ACTION ITEM -> Each and every line below goes into your answer unchanged, but leave out the images.

EXERCISE MATERIAL ->
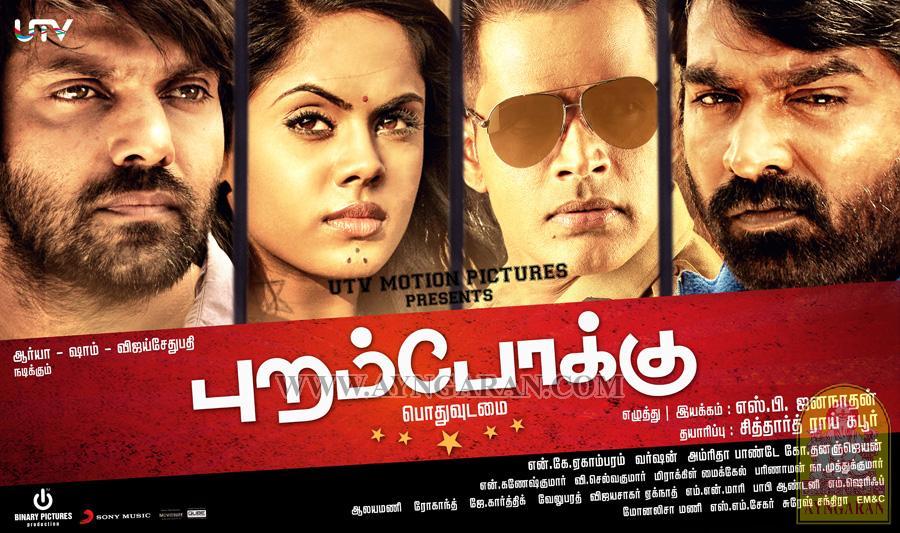 Purampokku Tamil mp3 songs download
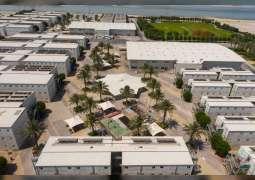 موانئ أبوظبي تطلق برنامج تصنيف المجمعات السكنية العمالية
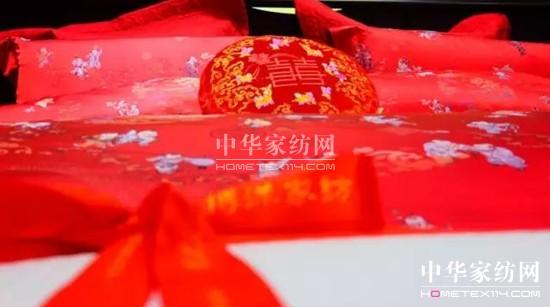 博洋家纺魅力亮相第八届宁波婚博会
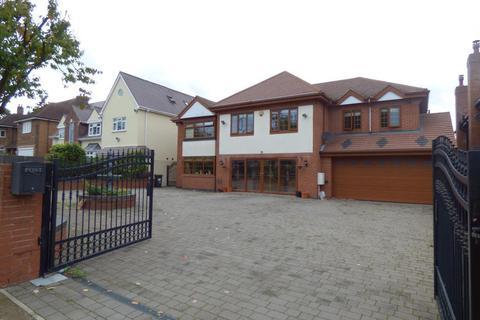 8 bedroom detached house for sale - Hamilton Avenue, Harborne, Birmingham, B17 8AS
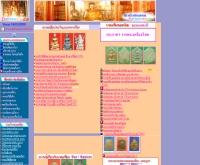 พระเครื่องไทย - prakruangthai.com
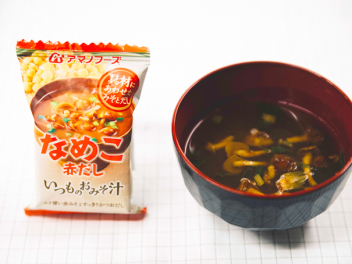 recipe12_01_20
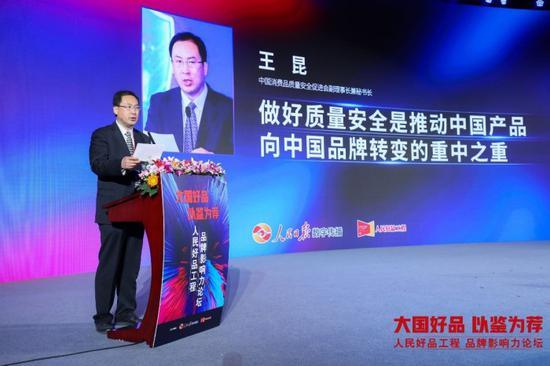 中国消费品质量安全促进会副理事长兼秘书长王昆发表主题演讲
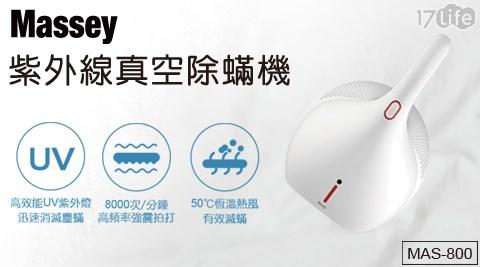 吸塵器/除螨機/紫外線真空除螨機/紫外線/真空除螨機/塵螨機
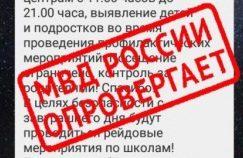 МВД Кузбасса опровергло оцепление военными Юрги на карантин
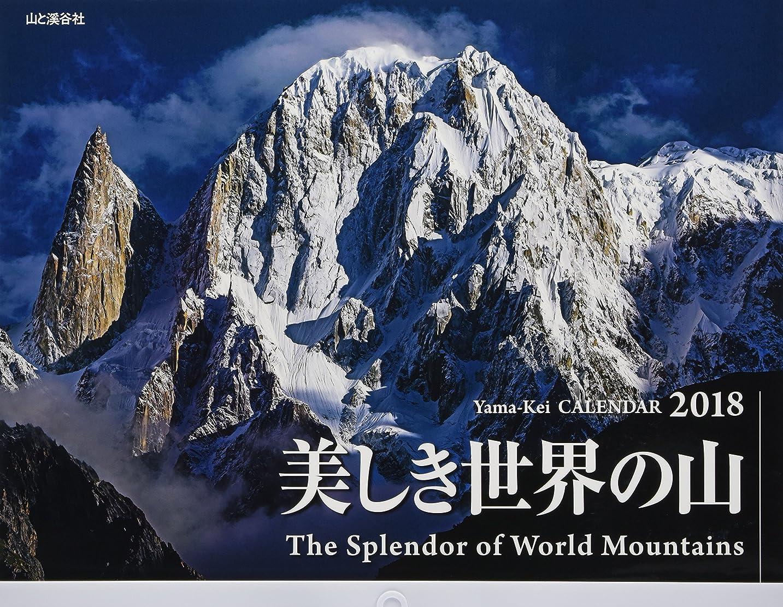 首尾一貫したポンペイ花火カレンダー2018 美しき世界の山 (ヤマケイカレンダー2018)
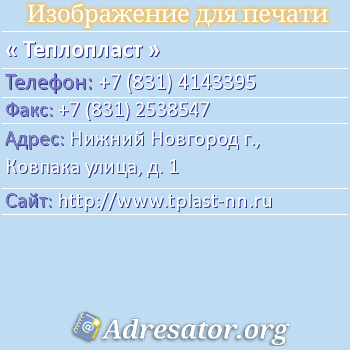 Теплопласт по адресу: Нижний Новгород г., Ковпака улица, д. 1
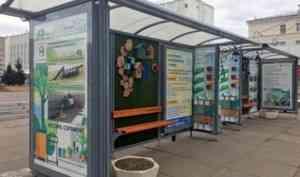 Чисто, комфортно, реально: «зеленый» автобусный павильон появился в Архангельске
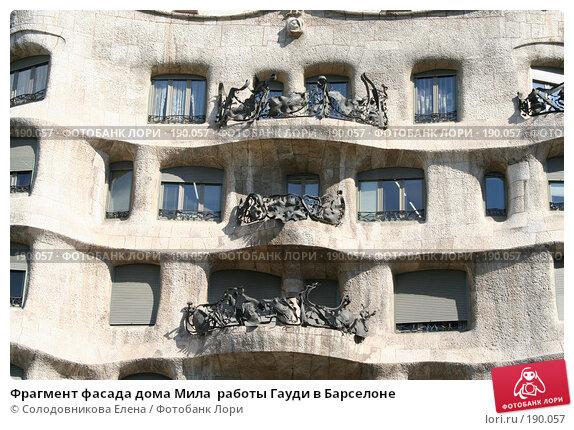 Фрагмент фасада дома Мила  работы Гауди в Барселоне, фото № 190057, снято 20 сентября 2005 г. (c) Солодовникова Елена / Фотобанк Лори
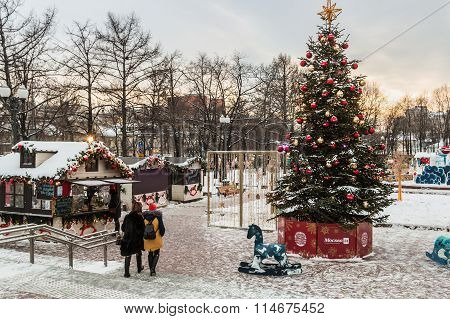Moscow Decorated For New Year And Christmas Holidays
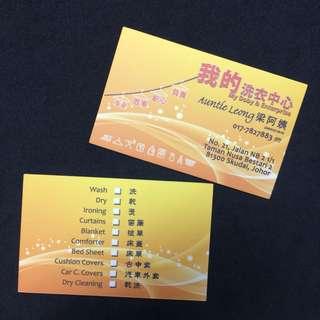 NAME CARD PRINTING IN MALAYSIA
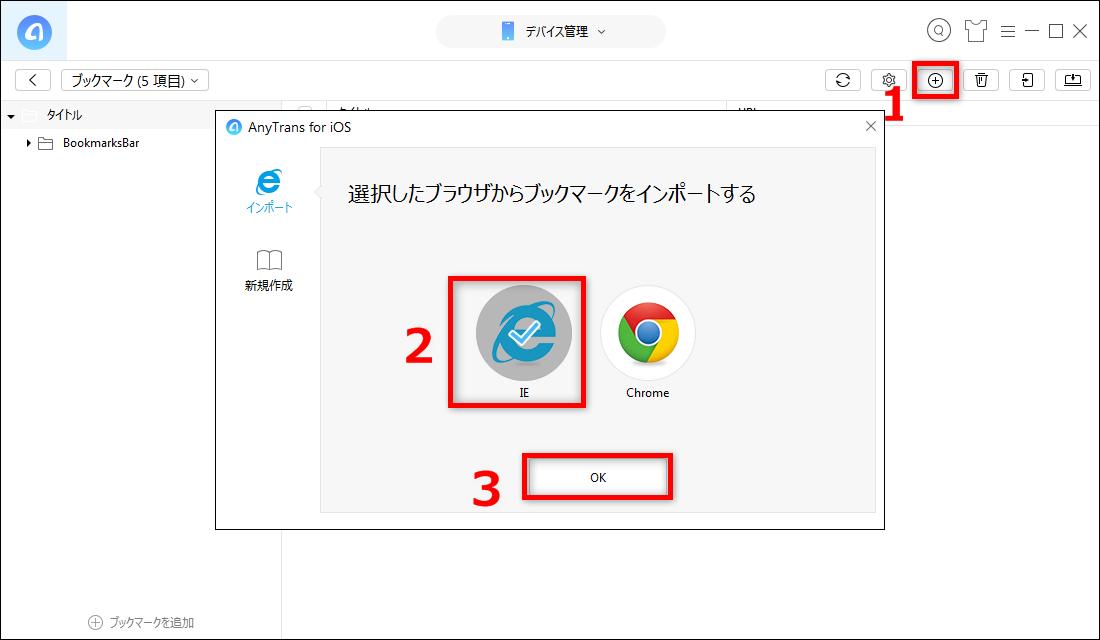 PCのIE/FirefoxのブックマークをiPhoneに入れる方法 3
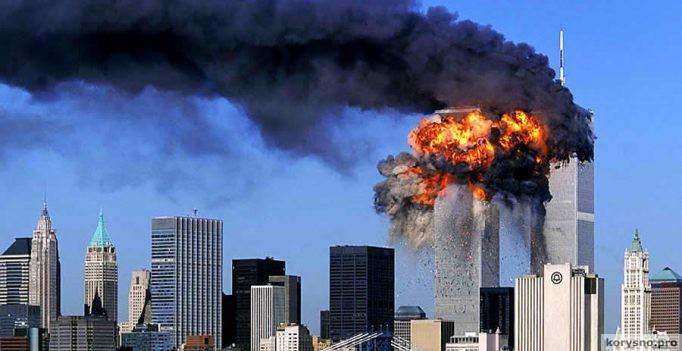 Теракт, которого не было. Кто убил 11 сентября три тысячи американцев?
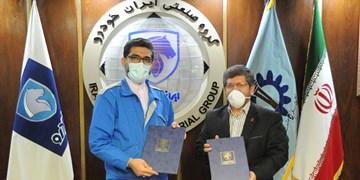 تفاهمنامه همکاری ایران خودرو با دانشگاه علم و صنعت ایران امضا شد
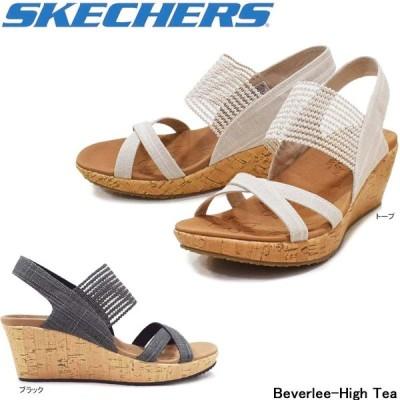 スケッチャーズ SK31723 コンフォートストラップスライドサンダル SKECHERS Beverlee-High Tea ウエッジヒール 低反発中敷き レディース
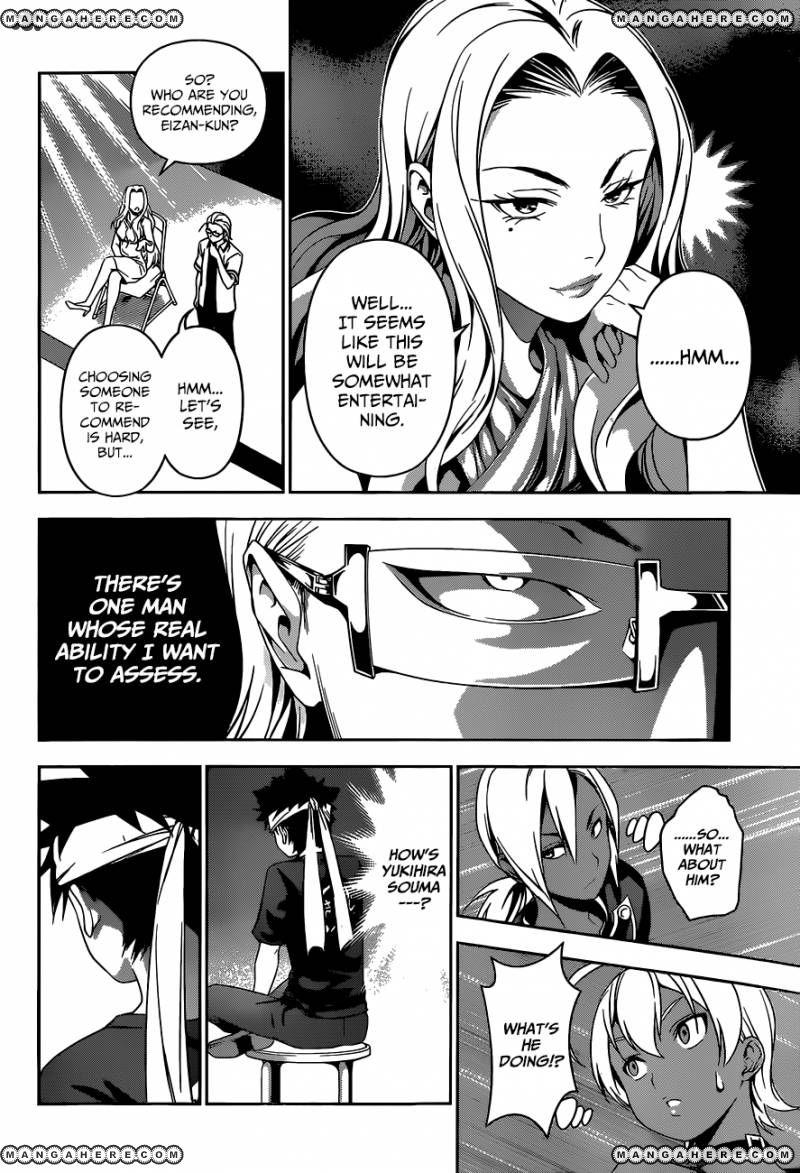 Shokugeki no Soma Chapter 48  Online Free Manga Read Image 21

COMPLETED TASK ->
 Purampokku Tamil mp3 songs download
 موانئ أبوظبي تطلق برنامج تصنيف المجمعات السكنية العمالية
 博洋家纺魅力亮相第八届宁波婚博会
 8 bedroom detached house for sale - Hamilton Avenue, Harborne, Birmingham, B17 8AS
 พระเครื่องไทย - prakruangthai.com
 recipe12_01_20
 中国消费品质量安全促进会副理事长兼秘书长王昆发表主题演讲
 吸塵器/除螨機/紫外線真空除螨機/紫外線/真空除螨機/塵螨機
 МВД Кузбасса опровергло оцепление военными Юрги на карантин
 首尾一貫したポンペイ花火カレンダー2018 美しき世界の山 (ヤマケイカレンダー2018)
 Теплопласт по адресу: Нижний Новгород г., Ковпака улица, д. 1
 Чисто, комфортно, реально: «зеленый» автобусный павильон появился в Архангельске
 Фрагмент фасада дома Мила  работы Гауди в Барселоне, фото № 190057, снято 20 сентября 2005 г. (c) Солодовникова Елена / Фотобанк Лори
Moscow Decorated For New Year And Christmas Holidays
 NAME CARD PRINTING IN MALAYSIA
 PCのIE/FirefoxのブックマークをiPhoneに入れる方法 3
 Теракт, которого не было. Кто убил 11 сентября три тысячи американцев?
 تفاهمنامه همکاری ایران خودرو با دانشگاه علم و صنعت ایران امضا شد
 スケッチャーズ SK31723 コンフォートストラップスライドサンダル SKECHERS Beverlee-High Tea ウエッジヒール 低反発中敷き レディース
 Shokugeki no Soma Chapter 48  Online Free Manga Read Image 21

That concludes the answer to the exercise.